The Church stands by what she has always said. She bases her judgments on principles of everlasting truth and goodness, not on political urges or prejudices. While the Church has always stood for human rights, she has never said that all rights are of equal moral rank. Never. Who would ever have thought that she would have to defend the right of a child in the womb to live? But Roe v. Wade changed all that.

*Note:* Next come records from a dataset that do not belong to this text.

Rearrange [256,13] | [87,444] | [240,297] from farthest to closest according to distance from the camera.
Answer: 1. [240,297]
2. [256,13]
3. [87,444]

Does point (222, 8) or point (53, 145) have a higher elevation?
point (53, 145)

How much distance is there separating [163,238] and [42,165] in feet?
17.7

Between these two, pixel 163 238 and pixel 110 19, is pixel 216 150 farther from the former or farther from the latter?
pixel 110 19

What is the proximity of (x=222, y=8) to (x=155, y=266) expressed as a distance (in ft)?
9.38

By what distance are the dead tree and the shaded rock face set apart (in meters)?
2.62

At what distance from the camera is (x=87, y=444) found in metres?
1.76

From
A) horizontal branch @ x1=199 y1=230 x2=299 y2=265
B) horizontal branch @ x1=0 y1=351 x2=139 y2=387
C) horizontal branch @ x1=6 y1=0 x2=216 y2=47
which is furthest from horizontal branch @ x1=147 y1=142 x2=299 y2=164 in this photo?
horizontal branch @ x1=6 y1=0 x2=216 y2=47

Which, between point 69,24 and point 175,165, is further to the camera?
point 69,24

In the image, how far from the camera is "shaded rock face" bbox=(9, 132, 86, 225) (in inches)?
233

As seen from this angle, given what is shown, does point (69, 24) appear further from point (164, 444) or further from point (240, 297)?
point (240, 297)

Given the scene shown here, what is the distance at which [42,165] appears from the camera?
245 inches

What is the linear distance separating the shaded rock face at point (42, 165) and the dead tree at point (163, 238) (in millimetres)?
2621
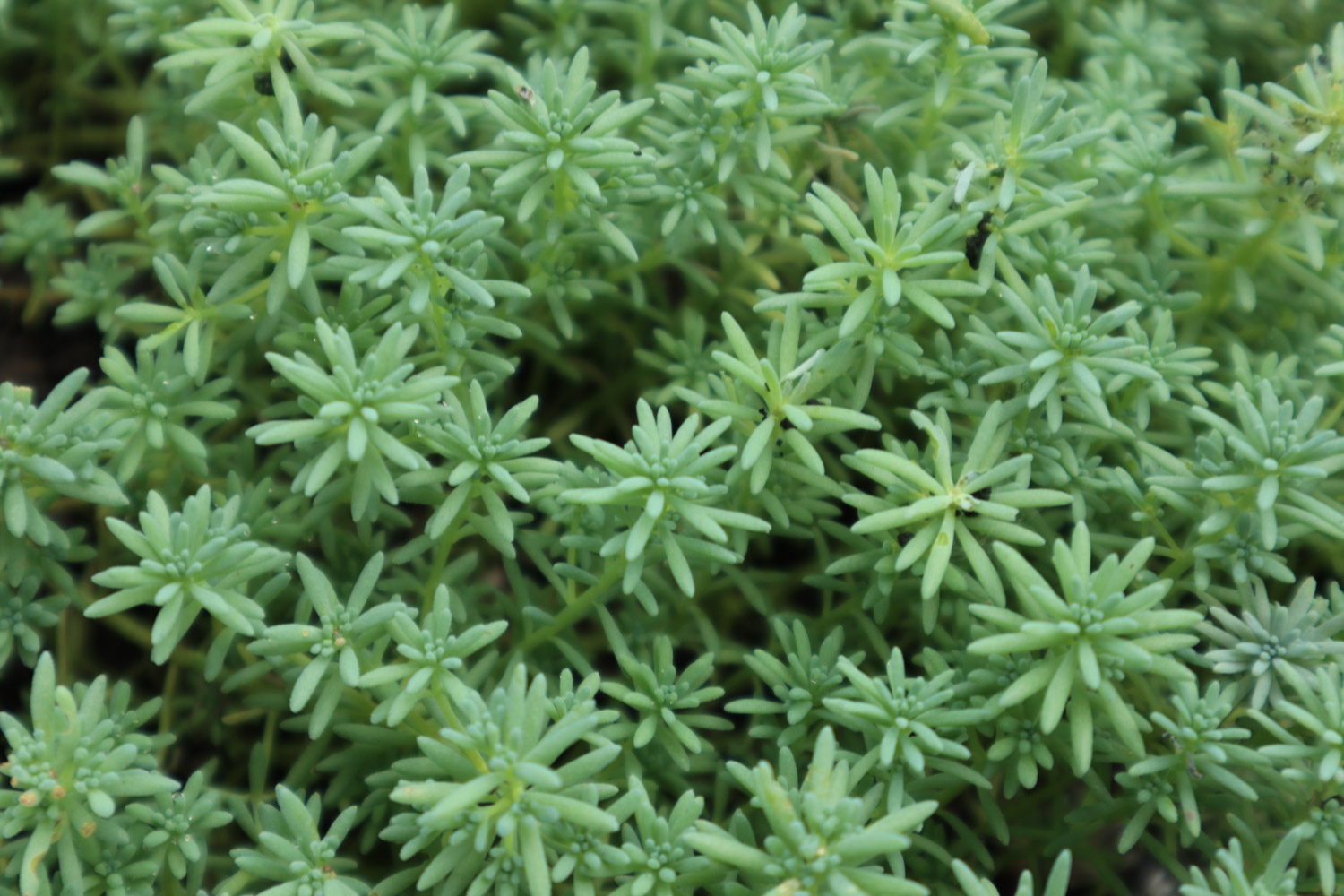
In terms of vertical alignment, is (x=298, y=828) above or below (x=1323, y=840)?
below

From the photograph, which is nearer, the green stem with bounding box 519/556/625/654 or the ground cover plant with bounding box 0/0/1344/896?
the ground cover plant with bounding box 0/0/1344/896

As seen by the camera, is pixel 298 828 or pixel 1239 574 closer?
pixel 298 828

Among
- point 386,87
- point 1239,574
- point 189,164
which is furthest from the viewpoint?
point 386,87

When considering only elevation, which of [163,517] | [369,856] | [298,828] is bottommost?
[369,856]

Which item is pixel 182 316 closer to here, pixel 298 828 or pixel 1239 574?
pixel 298 828

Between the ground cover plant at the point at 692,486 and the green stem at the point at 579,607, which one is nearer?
the ground cover plant at the point at 692,486

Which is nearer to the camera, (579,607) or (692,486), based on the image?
(692,486)

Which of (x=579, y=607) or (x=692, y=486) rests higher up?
(x=692, y=486)

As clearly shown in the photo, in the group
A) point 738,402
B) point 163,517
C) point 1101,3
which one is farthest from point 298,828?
point 1101,3
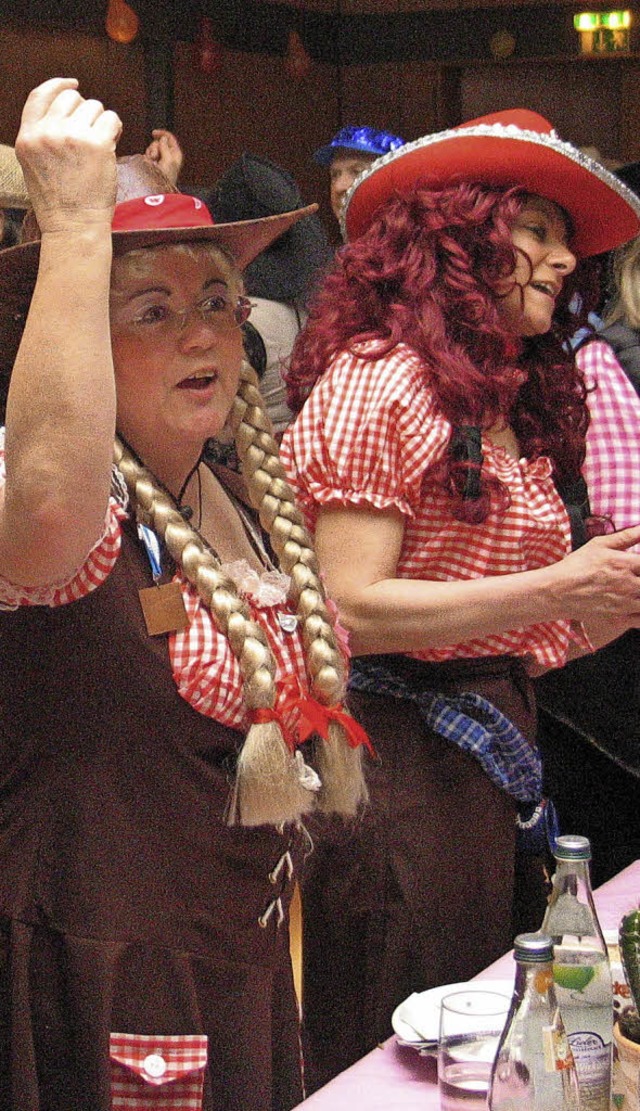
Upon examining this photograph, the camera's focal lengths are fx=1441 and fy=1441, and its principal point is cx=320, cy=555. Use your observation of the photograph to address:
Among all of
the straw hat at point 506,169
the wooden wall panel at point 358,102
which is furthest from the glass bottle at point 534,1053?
the wooden wall panel at point 358,102

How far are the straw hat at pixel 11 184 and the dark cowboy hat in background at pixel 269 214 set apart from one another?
2.23ft

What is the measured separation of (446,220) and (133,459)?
0.76m

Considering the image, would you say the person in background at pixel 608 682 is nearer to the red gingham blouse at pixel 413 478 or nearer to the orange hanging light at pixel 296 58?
the red gingham blouse at pixel 413 478

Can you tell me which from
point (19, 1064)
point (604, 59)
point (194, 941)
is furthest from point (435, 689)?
point (604, 59)

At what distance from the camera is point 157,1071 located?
1.62 m

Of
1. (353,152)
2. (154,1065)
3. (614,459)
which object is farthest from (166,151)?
(154,1065)

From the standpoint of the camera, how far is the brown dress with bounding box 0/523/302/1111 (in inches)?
61.7

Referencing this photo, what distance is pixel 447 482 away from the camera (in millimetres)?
2057

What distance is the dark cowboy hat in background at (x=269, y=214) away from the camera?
11.0 ft

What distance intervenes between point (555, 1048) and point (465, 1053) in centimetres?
16

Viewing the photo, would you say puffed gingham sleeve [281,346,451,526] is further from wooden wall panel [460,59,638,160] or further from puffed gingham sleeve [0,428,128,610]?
wooden wall panel [460,59,638,160]

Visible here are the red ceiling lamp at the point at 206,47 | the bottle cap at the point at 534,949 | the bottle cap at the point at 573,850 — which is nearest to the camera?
the bottle cap at the point at 534,949

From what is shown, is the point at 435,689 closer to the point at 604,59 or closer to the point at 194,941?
the point at 194,941

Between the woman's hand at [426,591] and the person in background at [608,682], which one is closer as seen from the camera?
the woman's hand at [426,591]
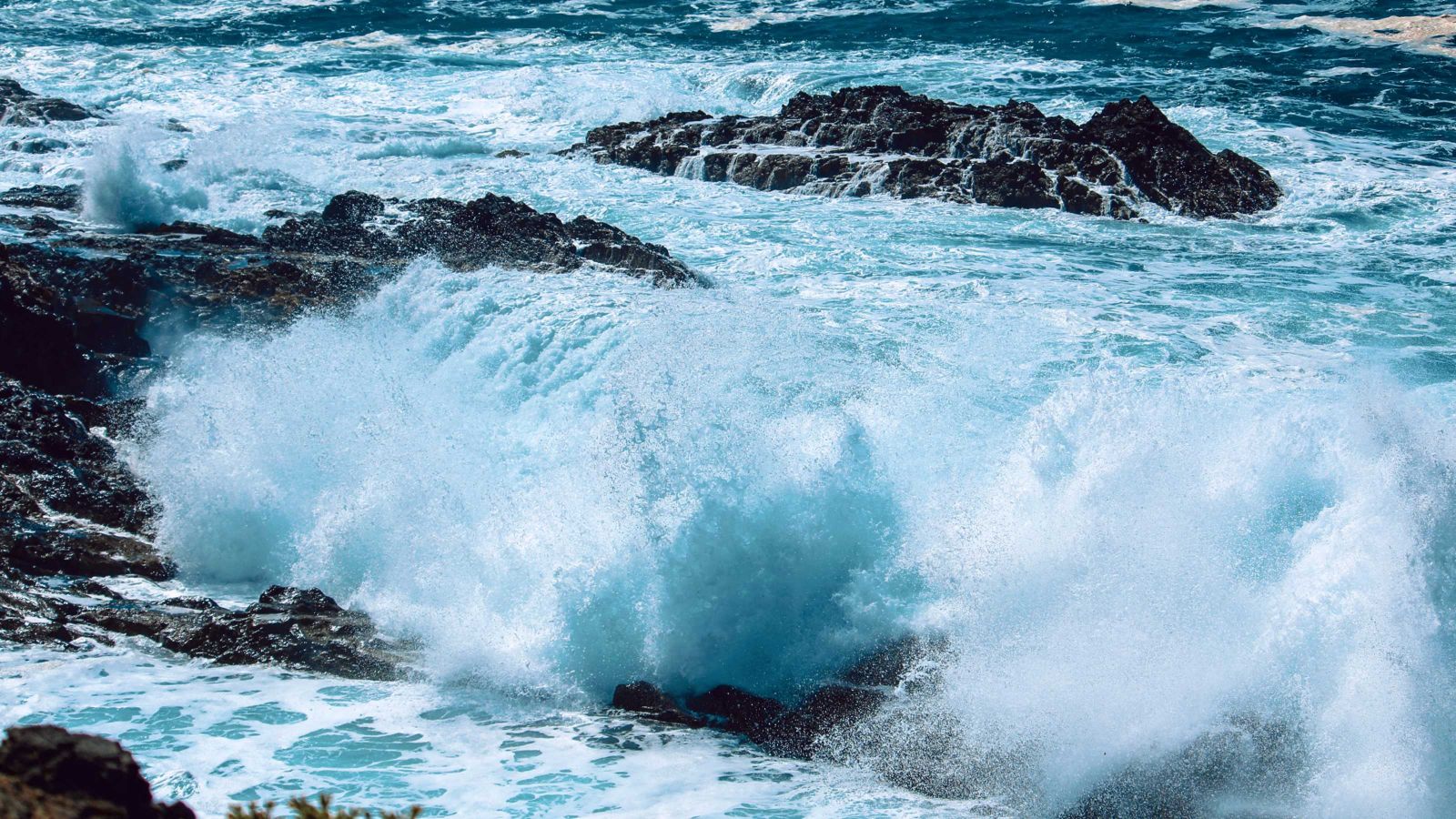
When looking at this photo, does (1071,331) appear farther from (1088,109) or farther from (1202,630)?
(1088,109)

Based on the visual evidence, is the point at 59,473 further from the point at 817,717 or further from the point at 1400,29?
the point at 1400,29

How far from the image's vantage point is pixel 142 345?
9.71 metres

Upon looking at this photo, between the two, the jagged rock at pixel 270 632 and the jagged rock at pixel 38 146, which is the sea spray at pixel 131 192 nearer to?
the jagged rock at pixel 38 146

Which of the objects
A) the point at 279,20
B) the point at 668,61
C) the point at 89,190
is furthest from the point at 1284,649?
the point at 279,20

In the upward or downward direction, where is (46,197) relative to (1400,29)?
downward

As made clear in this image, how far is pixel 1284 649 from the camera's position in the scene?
5.99 m

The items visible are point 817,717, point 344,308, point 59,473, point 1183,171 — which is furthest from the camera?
point 1183,171

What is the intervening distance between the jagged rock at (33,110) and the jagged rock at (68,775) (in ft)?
56.8

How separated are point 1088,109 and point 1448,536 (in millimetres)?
15207

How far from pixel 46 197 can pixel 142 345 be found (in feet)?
17.0

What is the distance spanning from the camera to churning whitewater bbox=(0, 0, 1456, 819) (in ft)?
18.5

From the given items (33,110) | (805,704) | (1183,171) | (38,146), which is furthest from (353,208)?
(1183,171)

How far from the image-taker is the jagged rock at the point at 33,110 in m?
17.4

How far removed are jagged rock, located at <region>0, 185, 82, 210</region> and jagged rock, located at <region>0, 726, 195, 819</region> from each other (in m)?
12.2
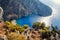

In the time of Abraham Lincoln, slavery was the most important human-rights issue, whether it was the law of the land or not. In retrospect, no one today could rationally accuse a person of that time whose overriding concern was slavery of being a “one-issue” person.

This year, another 1.5 million babies will be slaughtered. Modern science proves those babies will feel pain as they die. The essential moral struggle of the past 30 years has not been about political parties. It has not been about candidates. It has been about an issue, the issue.

Have we all become so self-centered, so self-interested, that we fail to see abortion as the most important human-rights issue of our own time?

If you are outraged, you should be. Just make sure it's directed at the right target.

Michelle Laque Johnson is the editor of the Catholic Standard and Times, the newspaper of the Archdiocese of Philadelphia.